Online distribution continued to be in line with the  period a year earlier at 68%, while direct distribution was maintained at 93%. 

Summer 2024 bookings “continue to be promising” and are 8% ahead across all source markets with 32% of the programme sold.

“We have seen stronger demand year-on-year across all our key medium- and short-haul destinations with Spain, Greece and Turkey again proving to be most popular for the summer season,” Tui reported.

“In UK, which has been on sale for the longest period, bookings are up 3%, with 41% of the programme sold.”

Current winter bookings are also 8% up with average selling prices rising by 4% overall with 87% of the season sold.

“Short- and medium haul destinations such as the Canaries, Egypt and Cape Verde proved again to be the most popular destinations for our customers” Tui added. “Key long-haul destinations in the quarter included Mexico, Thailand and the Dominican Republic.”

The group continues to expect annual profits to rise by 25% year-on-year with revenue up by 10% despite geopolitical uncertainties, especially in the Middle East.

Chief executive Sebastian Ebel said: “We remain on course, transforming the group and growing. The measures we have introduced are taking effect. We are accelerating our transformation quarter by quarter. 

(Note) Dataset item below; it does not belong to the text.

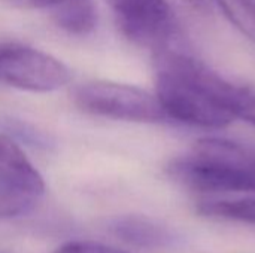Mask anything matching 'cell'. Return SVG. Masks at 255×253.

“Operational excellence, agile and flexible actioning and the consistent implementation of our programmes are important. 

“In addition, people’s willingness to travel is still high, despite a market environment that remains challenging. 

“We are thus creating the basis for Tui’s future profitable growth. And it confirms our expectations for the year as a whole. We want to increase revenue by at least 10% and operating earnings by at least 25%.”

Meanwhile, shareholders will decide whether to discontinue a dual listing on both the Frankfurt and London stock exchanges as part of today’s annual general meeting in Hanover. More than three quarters of the group’s share transactions take place on the German financial market.

“The termination of the listing in London would offer understandable advantages for investors and the company,” Tui said as it recommended approval of the switch, which requires a majority 75% vote.